The January result was higher than the 14.9% growth recorded in the same month last year and a turnaround of the 9.2% decline seen in December 2017. January’s reading was also the fastest growth since December 2013’s 22.8% increase.
According to PSA data, January’s 2018 growth was “supported by two-digit annual expansions in 13 major sectors.” These sectors, ranked according to contribution to the overall growth rate, were: petroleum products (37%), machinery except electrical (36.8%), food manufacturing (15.2%), electrical machinery (13.9%), chemical products (32.3%), basic metals (35.5%), beverages (31.8%), printing (114.5%), non-metallic mineral products (17.5%), fabricated metal products (32.2%), paper and paper products (14.7%), miscellaneous manufactures (12.3%) and leather products (39.2%).
Capacity utilization, which is the extent by which industry resources are used to produce goods, averaged 84.1% for January, with 11 of the 20 major industries (55%) operating at capacity utilization rates of at least 80%.
For Michael L. Ricafort, economist at the Rizal Commercial Banking Corp. (RCBC): “[t]he strong, back-to-back growth in manufacturing may reflect the record high foreign direct investments in recent months… especially the new and expansion of manufacturing facilities that already became operational.”
“The recent improvements in manufacturing growth may also reflect the recent pick-up in the country’s exports growth, amid expansion of the country’s export markets with more free trade agreements,” Mr.
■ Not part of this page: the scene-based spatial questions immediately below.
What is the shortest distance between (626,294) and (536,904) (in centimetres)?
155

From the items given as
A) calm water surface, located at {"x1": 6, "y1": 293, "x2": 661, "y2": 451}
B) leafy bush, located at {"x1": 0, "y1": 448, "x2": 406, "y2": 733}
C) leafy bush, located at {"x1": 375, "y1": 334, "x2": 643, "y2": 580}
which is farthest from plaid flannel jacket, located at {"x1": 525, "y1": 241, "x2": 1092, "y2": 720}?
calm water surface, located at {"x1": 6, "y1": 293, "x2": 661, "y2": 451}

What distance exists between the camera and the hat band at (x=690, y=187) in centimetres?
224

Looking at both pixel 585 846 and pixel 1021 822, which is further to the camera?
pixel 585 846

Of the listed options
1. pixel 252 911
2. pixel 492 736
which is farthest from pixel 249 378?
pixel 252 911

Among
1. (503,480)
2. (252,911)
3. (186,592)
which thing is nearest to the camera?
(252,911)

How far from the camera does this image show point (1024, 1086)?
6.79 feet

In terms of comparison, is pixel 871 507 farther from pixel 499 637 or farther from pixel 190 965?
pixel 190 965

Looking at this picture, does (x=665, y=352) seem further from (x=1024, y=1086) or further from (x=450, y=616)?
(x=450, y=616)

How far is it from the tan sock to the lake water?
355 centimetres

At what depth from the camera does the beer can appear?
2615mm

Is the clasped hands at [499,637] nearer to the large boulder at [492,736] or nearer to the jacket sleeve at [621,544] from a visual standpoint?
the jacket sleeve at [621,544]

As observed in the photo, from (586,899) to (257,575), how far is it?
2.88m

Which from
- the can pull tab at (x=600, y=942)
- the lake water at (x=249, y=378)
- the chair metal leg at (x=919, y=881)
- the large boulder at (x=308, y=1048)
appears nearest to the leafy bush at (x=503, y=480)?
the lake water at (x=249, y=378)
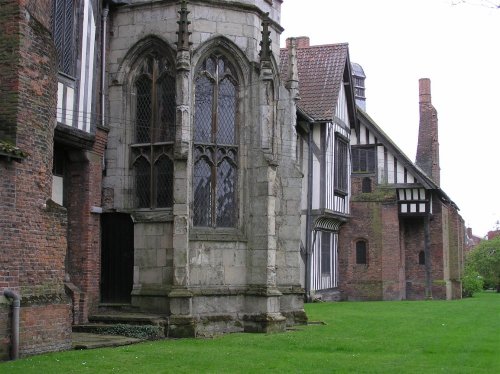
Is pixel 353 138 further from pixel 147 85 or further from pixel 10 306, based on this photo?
pixel 10 306

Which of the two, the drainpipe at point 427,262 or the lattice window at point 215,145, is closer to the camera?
the lattice window at point 215,145

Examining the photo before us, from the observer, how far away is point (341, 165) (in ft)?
106

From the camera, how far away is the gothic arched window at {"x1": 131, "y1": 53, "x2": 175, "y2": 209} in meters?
17.5

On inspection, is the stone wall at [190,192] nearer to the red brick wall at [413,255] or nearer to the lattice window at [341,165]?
the lattice window at [341,165]

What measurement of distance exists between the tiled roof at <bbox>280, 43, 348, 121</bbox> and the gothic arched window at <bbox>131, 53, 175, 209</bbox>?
1166cm

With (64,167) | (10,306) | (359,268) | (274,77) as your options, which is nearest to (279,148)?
(274,77)

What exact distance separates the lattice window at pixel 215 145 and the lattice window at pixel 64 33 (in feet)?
9.99

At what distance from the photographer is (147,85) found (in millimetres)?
18016

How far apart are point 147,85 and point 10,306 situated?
7534 millimetres

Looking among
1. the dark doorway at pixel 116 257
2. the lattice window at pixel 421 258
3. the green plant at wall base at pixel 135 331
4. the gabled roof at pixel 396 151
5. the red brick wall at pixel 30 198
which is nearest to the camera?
the red brick wall at pixel 30 198

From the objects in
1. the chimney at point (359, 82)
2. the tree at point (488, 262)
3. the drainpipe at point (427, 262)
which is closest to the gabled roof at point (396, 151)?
the drainpipe at point (427, 262)

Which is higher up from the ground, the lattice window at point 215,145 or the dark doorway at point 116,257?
the lattice window at point 215,145

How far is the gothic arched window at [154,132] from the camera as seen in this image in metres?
17.5

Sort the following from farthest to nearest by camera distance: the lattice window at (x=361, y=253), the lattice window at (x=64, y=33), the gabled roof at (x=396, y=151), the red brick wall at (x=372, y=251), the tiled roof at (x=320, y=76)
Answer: the gabled roof at (x=396, y=151), the lattice window at (x=361, y=253), the red brick wall at (x=372, y=251), the tiled roof at (x=320, y=76), the lattice window at (x=64, y=33)
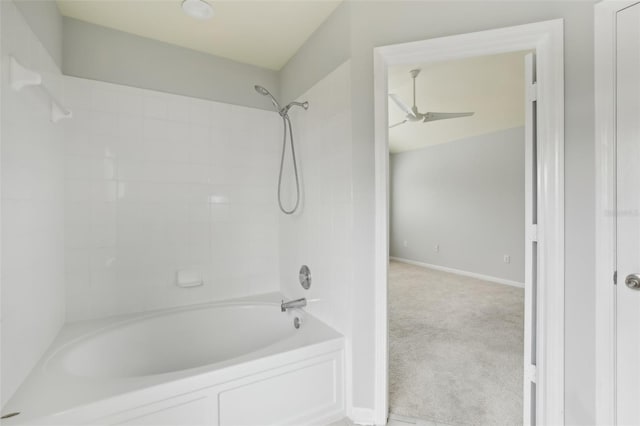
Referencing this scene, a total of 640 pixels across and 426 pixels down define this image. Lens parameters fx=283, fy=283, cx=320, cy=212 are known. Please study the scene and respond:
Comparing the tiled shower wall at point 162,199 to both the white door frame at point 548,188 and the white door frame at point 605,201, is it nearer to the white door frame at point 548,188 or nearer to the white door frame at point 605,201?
the white door frame at point 548,188

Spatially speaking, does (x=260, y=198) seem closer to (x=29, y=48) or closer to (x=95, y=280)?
(x=95, y=280)

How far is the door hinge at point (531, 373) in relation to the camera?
1347 millimetres

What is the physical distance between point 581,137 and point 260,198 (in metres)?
2.06

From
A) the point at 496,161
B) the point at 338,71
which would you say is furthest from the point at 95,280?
the point at 496,161

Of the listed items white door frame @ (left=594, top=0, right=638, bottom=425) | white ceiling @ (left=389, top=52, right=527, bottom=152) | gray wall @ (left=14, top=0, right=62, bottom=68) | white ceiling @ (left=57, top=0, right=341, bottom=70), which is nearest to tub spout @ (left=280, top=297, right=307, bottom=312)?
white door frame @ (left=594, top=0, right=638, bottom=425)

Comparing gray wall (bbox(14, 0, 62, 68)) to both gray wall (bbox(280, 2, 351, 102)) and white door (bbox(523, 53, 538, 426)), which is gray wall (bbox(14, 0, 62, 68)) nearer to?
gray wall (bbox(280, 2, 351, 102))

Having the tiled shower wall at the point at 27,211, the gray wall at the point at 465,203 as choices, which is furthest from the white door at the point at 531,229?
the gray wall at the point at 465,203

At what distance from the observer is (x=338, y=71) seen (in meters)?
1.71

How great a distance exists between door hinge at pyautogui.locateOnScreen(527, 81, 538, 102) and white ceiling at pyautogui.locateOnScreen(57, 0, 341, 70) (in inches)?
45.2

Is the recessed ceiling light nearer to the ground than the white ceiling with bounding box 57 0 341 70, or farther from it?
nearer to the ground

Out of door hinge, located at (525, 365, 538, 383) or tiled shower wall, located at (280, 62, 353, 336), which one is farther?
tiled shower wall, located at (280, 62, 353, 336)

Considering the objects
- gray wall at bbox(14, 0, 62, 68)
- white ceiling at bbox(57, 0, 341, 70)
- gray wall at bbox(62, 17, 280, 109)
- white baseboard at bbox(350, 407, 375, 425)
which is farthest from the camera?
gray wall at bbox(62, 17, 280, 109)

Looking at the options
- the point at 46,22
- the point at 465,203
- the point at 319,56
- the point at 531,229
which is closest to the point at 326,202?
the point at 319,56

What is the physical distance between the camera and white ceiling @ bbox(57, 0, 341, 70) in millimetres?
1699
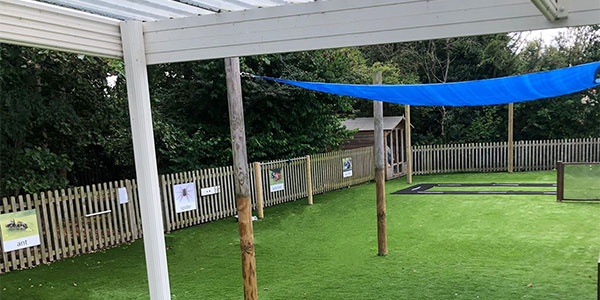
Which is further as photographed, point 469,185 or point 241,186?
point 469,185

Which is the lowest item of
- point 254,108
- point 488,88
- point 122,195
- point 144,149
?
point 122,195

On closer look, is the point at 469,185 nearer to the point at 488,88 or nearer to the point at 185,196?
the point at 488,88

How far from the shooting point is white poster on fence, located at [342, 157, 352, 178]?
12969mm

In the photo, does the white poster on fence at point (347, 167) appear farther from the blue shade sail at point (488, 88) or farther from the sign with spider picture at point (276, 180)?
the blue shade sail at point (488, 88)

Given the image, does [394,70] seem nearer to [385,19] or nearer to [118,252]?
[118,252]

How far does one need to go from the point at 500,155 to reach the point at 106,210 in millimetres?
13962

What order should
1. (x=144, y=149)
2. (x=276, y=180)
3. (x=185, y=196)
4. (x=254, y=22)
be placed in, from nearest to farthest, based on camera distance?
1. (x=254, y=22)
2. (x=144, y=149)
3. (x=185, y=196)
4. (x=276, y=180)

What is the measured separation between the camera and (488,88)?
16.7ft

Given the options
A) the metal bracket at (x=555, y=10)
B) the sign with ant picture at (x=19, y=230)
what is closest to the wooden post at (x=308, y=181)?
the sign with ant picture at (x=19, y=230)

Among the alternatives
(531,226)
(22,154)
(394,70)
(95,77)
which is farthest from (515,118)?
(22,154)

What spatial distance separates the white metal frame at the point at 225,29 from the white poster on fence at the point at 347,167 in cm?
1052

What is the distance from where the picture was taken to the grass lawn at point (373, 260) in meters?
4.92

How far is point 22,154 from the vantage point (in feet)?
23.3

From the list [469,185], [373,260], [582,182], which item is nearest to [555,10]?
[373,260]
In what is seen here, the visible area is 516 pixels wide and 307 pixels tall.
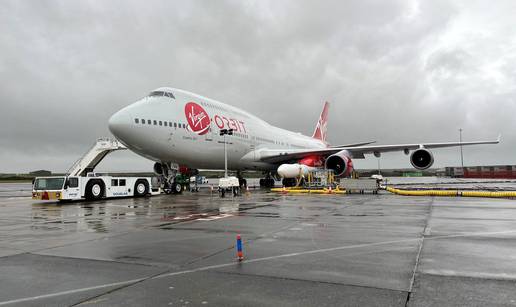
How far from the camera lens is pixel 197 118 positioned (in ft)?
69.6

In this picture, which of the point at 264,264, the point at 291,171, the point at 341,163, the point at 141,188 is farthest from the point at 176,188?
the point at 264,264

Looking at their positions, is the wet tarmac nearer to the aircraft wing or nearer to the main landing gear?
the main landing gear

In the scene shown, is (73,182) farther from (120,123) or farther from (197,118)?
(197,118)

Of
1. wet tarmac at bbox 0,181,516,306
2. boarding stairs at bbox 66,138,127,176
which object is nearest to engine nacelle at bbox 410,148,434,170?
wet tarmac at bbox 0,181,516,306

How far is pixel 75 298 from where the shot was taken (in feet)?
11.9

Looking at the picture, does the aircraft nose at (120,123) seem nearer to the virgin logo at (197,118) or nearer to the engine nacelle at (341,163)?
the virgin logo at (197,118)

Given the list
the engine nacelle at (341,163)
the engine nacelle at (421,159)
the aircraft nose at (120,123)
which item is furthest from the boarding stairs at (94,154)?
the engine nacelle at (421,159)

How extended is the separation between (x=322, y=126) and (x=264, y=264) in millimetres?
42015

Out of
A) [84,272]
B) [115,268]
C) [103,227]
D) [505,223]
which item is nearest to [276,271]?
[115,268]

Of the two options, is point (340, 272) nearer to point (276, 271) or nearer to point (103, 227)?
point (276, 271)

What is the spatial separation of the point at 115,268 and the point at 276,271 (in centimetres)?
221

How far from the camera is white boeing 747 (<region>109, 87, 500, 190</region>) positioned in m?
18.4

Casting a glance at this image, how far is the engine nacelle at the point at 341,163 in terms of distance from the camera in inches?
961

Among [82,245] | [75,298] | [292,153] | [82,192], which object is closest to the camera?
[75,298]
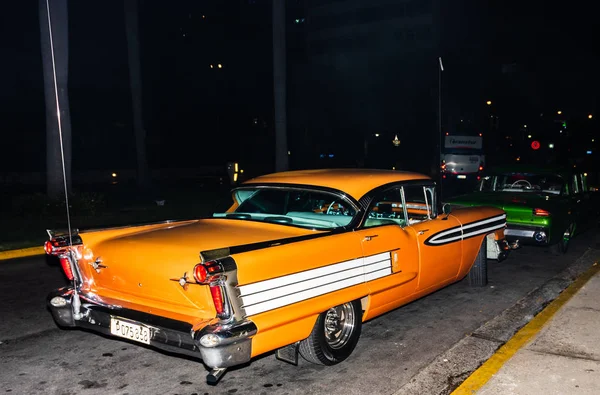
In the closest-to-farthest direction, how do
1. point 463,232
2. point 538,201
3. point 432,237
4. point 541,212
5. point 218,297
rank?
point 218,297 → point 432,237 → point 463,232 → point 541,212 → point 538,201

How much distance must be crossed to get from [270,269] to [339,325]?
1.20 metres

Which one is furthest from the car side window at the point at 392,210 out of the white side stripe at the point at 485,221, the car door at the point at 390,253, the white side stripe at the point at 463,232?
the white side stripe at the point at 485,221

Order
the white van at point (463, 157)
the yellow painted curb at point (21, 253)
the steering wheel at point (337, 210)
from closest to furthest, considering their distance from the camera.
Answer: the steering wheel at point (337, 210)
the yellow painted curb at point (21, 253)
the white van at point (463, 157)

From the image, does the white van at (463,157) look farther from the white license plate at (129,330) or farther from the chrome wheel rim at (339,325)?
the white license plate at (129,330)

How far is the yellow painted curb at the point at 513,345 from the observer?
4062 millimetres

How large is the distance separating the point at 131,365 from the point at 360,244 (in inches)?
85.5

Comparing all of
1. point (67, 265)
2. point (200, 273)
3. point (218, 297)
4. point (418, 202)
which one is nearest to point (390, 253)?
point (418, 202)

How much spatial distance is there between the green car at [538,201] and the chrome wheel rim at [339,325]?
3898 millimetres

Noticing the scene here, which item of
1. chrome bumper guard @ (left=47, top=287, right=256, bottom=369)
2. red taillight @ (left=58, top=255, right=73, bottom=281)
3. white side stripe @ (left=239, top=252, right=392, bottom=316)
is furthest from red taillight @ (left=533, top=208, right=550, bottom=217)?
red taillight @ (left=58, top=255, right=73, bottom=281)

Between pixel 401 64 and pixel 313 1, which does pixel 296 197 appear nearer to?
pixel 401 64

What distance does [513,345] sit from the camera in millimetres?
4898

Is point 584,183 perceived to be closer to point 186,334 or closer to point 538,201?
point 538,201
Ricafort added.
Angelo B. Taningco, Security Bank Corp. economist, attributed the increase in production activity to higher wholesale prices of select manufactured products. “Moreover, buoyant global demand for manufactured items may have likewise encouraged bigger production,” he said.
Looking forward, manufacturing output is expected to sustain growth this year on account of higher government and household consumptions as well as the “continued gains” in investments, according to Socioeconomic Planning Secretary Ernesto M. Pernia in a statement released by the National Economic and Development Authority (NEDA).
“The sustained momentum in global trade growth will also provide additional boost to manufacturing growth, particularly export-oriented sectors,” added Mr. Pernia, who heads NEDA as director-general.
The NEDA chief also cited results of the central bank’s latest business expectation survey showing industry firms recording a higher confidence index score of 39% in the first quarter, better than the 33.2% in the fourth quarter of 2017.
RCBC’s Mr. Ricafort was likewise optimistic, citing favorable demographics, improving economic and credit fundamentals, better ties with the United States, as well as increasing investment pledges and official development assistance from China and Japan that would lead to more infrastructure projects.
“Manufacturing is still expected to sustain its double-digit growth in the coming months,” he said.
“[The] increased deployment of infrastructure projects… would be a source of growth for the local manufacturing to keep up with the greater requirements of the fast-growing economy for construction-related/-allied industries.”
For Security Bank’s Mr. Taningco, the entry of more foreign investments in manufacturing and a vibrant global economy “would spur external demand for domestic manufactured goods.”
“I expect food manufactures, machinery, petroleum, iron and steel, basic metals, non-metallic minerals and cement to spearhead manufacturing production throughout the year,” Mr. Taningco said.
Sought for comment, Philippine Exporters Confederation, Inc. President Sergio R. Ortiz-Luis, Jr. noted that market conditions domestically and in the US are “erratic” but should “even out” in the middle of the year.
“There are swings and corrections in the market, but I think the manufacturing sector is catching up with the orders,” Mr. Ortiz-Luis said.